Il 18 marzo a Bergamo non c’è più posto nei cimiteri. I camion dell’esercito trasportano le salme in altre regioni. Ma è anche il giorno del «Cura Italia». Conte annuncia dunque una serie di misure per far rialzare il Paese. I centri studi parlano di un crollo del Pil almeno del 7%. Stavolta però è l’intera Europa a prepararsi a una profonda recessione. La Germania presenta un piano da 550 miliardi di euro soltanto per le imprese. E in Spagna si mobilitano altri 200 miliardi. Il nostro governo scodella invece un decretino omnibus da 25 miliardi. Si farà in fretta, almeno? Nemmeno quello. La pletora degli autonomi, a cui è promessa una mancetta da 600 euro, si arena nel solito pantano dell’Inps. E la cassa integrazione straordinaria, il bonus per le baby sitter, la sospensione dell’Imu e dei mutui. Promesse seppellite da circolari, commi e rimandi. Come migliore tradizione vuole.

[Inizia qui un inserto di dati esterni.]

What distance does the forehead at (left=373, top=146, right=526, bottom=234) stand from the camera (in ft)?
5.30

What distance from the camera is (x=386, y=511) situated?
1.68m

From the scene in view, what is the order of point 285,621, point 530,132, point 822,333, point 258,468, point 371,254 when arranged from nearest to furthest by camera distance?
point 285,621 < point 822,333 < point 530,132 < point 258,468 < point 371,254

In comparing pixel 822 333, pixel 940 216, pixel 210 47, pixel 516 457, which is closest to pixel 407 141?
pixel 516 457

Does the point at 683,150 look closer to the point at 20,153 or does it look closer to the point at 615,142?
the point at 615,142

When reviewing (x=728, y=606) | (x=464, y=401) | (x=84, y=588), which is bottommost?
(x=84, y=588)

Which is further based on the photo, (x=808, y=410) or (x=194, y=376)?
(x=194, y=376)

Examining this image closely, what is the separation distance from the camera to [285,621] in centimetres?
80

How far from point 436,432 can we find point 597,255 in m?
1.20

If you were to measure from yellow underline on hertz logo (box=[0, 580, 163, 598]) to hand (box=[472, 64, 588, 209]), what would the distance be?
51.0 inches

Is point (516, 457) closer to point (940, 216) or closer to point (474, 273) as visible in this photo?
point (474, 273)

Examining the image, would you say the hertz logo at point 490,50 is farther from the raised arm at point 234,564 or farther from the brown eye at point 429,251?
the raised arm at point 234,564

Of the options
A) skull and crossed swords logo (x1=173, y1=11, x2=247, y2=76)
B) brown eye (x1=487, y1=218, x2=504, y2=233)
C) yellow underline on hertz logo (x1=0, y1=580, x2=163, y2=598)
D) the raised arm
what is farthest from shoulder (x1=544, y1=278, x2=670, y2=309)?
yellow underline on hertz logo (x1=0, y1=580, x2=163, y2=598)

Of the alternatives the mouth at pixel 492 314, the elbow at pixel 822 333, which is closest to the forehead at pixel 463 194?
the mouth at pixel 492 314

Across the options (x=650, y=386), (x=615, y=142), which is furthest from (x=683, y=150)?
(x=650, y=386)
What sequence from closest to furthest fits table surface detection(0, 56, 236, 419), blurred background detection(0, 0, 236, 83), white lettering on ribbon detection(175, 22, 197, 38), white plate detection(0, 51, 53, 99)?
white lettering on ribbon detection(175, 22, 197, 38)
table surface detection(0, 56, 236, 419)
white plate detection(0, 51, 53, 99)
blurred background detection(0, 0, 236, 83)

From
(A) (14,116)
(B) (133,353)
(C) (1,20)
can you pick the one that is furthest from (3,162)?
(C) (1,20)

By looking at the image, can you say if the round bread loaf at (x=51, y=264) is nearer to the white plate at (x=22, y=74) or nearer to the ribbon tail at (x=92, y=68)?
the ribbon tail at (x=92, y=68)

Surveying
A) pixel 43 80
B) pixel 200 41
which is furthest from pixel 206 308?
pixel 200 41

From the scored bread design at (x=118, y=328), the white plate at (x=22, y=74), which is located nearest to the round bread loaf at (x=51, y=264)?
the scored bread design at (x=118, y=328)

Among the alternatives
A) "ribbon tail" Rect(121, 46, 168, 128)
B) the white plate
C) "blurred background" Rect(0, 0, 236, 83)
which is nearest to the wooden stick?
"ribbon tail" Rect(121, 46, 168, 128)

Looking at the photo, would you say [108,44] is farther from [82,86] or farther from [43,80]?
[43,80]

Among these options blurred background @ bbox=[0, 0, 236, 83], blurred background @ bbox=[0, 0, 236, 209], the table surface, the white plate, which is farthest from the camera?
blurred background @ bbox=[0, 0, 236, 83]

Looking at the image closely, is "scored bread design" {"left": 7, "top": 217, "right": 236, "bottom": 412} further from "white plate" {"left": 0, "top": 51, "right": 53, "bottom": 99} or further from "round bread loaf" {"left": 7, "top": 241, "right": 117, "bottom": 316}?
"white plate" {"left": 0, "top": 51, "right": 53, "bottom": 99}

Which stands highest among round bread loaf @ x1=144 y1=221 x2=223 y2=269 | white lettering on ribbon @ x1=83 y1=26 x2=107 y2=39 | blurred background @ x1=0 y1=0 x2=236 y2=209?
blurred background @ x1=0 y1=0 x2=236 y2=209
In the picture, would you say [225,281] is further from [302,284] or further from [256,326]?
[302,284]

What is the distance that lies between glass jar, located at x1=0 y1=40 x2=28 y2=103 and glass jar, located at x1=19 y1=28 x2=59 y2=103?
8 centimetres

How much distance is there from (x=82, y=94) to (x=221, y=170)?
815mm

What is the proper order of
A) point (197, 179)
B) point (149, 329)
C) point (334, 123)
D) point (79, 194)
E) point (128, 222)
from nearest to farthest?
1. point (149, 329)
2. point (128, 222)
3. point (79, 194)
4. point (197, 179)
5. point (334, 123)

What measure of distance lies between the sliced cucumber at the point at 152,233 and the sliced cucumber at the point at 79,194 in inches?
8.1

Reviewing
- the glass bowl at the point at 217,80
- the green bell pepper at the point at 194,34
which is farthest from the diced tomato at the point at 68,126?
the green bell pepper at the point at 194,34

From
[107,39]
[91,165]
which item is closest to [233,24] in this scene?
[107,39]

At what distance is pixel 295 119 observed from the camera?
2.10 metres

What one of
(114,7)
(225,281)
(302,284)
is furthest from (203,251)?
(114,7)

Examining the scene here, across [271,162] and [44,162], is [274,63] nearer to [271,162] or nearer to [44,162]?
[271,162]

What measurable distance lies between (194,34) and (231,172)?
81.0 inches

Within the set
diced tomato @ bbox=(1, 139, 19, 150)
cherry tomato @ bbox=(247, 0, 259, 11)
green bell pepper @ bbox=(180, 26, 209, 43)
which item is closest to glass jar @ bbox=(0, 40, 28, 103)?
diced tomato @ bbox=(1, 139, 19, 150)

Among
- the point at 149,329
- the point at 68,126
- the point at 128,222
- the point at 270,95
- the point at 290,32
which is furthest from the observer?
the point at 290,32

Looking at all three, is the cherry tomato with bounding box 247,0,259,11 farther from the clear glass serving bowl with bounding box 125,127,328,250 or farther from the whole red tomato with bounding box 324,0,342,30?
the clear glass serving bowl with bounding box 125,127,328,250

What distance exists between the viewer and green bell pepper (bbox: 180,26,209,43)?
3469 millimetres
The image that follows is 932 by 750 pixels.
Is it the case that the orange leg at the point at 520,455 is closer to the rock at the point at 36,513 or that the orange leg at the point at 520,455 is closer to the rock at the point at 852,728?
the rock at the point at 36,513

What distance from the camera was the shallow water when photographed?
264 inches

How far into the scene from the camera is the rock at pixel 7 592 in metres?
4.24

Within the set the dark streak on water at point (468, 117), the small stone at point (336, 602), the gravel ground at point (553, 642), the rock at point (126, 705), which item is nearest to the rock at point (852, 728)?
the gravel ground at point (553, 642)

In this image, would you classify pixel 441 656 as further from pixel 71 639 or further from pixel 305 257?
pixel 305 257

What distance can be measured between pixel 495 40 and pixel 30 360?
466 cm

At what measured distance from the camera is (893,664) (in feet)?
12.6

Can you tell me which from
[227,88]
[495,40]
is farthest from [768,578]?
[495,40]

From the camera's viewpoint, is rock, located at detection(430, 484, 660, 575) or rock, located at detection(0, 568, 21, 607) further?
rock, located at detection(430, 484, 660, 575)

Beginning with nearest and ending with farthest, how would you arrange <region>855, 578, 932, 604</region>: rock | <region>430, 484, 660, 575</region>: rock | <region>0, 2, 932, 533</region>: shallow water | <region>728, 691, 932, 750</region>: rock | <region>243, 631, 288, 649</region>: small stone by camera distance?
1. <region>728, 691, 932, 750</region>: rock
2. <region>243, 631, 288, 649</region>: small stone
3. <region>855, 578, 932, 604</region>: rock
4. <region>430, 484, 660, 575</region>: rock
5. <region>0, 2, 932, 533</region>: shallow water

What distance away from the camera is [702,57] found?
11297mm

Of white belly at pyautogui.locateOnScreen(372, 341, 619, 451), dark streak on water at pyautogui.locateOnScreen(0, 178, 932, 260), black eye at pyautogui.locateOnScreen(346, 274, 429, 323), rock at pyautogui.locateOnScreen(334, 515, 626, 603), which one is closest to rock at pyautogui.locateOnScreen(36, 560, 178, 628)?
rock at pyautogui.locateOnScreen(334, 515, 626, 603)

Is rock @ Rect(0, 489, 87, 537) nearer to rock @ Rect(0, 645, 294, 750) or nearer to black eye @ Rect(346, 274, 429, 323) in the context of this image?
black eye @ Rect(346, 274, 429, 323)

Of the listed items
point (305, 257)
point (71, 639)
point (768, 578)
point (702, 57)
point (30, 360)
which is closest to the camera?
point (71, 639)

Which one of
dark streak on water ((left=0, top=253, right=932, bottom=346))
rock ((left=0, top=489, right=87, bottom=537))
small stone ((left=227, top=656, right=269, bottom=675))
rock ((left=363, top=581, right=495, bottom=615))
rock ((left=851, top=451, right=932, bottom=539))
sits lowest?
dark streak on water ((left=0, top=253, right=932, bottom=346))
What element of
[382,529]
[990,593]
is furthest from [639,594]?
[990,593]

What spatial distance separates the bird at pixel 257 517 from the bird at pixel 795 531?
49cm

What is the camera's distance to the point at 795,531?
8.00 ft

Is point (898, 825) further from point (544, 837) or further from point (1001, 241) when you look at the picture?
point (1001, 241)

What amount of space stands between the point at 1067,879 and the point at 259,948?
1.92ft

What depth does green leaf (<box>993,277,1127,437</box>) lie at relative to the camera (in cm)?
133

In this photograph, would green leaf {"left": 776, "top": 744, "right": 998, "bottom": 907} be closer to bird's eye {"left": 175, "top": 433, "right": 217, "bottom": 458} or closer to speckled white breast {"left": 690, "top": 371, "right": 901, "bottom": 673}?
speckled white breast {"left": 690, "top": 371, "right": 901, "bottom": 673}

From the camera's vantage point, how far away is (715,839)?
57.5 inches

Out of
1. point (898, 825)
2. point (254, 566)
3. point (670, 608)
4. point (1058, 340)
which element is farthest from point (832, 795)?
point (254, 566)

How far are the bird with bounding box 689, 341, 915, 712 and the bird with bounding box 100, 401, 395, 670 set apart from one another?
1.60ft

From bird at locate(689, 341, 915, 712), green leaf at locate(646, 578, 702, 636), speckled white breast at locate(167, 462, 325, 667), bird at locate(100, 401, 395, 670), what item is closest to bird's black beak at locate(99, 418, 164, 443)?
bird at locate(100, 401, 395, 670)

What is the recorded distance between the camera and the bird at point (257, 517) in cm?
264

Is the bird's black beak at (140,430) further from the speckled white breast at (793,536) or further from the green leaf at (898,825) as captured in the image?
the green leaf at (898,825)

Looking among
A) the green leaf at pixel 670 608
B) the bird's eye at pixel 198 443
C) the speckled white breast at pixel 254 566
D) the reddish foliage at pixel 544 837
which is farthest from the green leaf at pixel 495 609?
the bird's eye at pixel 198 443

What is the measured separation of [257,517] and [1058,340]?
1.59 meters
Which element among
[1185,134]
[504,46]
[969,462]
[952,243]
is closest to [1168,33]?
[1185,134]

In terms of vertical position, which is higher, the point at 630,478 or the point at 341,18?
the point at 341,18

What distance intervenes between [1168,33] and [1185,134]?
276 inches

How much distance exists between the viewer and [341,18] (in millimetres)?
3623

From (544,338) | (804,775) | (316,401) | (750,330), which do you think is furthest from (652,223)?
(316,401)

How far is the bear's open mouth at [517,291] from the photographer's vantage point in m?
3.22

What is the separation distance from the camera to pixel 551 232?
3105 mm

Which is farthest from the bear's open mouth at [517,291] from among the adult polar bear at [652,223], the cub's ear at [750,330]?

Ma rifarebbe tutto, il nostro Giuseppi. Dopo essersi assegnato poteri straordinari, ridarebbe sovranità al nebuloso comitato tecnico scientifico e alla disarmata Protezione civile. Prenderebbe tempo prezioso per procrastinare ovvie decisioni. E mai e poi mai farebbe una zona rossa nella Bergamasca. E i tamponi solo ai sintomatici, ovvio. E niente mascherine a medici e infermieri. E le chiusure tardive. E i decreti nottetempo. Il premier, davvero, non ha nulla da rimproverarsi. «Siamo un modello» ripete agli italiani il professore prestato alla politica. Non s’adombra neanche se perfino la culla mondiale di stimati accademici come lui, ovvero l’università americana di Harvard, argomenta l’esatto contrario: la sua ricetta è stata fallimentare. Nessuna prevenzione, pochi test, azioni scoordinate: se c’è un modello da non seguire nel mondo, conclude lo studio, è proprio quello italiano.

L’incurante Giuseppi continua a menar vanti al cospetto della nazione. Burocratico, enfatico, citazionista. Come sempre. La postura e il tono solenne cominciano a rivelare la sue velleità: venire eletto nel 2022 presidente della Repubblica. Altro che Capitan Tentenna. Dopo aver silenziato maggioranza e opposizione, sarà lui e solo lui a condurre l’Italia fuori dall’«ora più buia», evocata con un temerario accostamento a Sir Winston Churchill. Così, finito sul banco degli imputati, Giuseppi propina un ulteriore garbuglio, la solita vanteria, l’ultima illusione. Certo, gli vanno concesse le attenuanti generiche. L’impresa, stavolta, era da intrepidi. Serviva un risoluto statista, non un balbettante premier scelto dal fato. La corte, a questo punto, si ritiri per deliberare. L’inesorabile verdetto sembra però già scritto.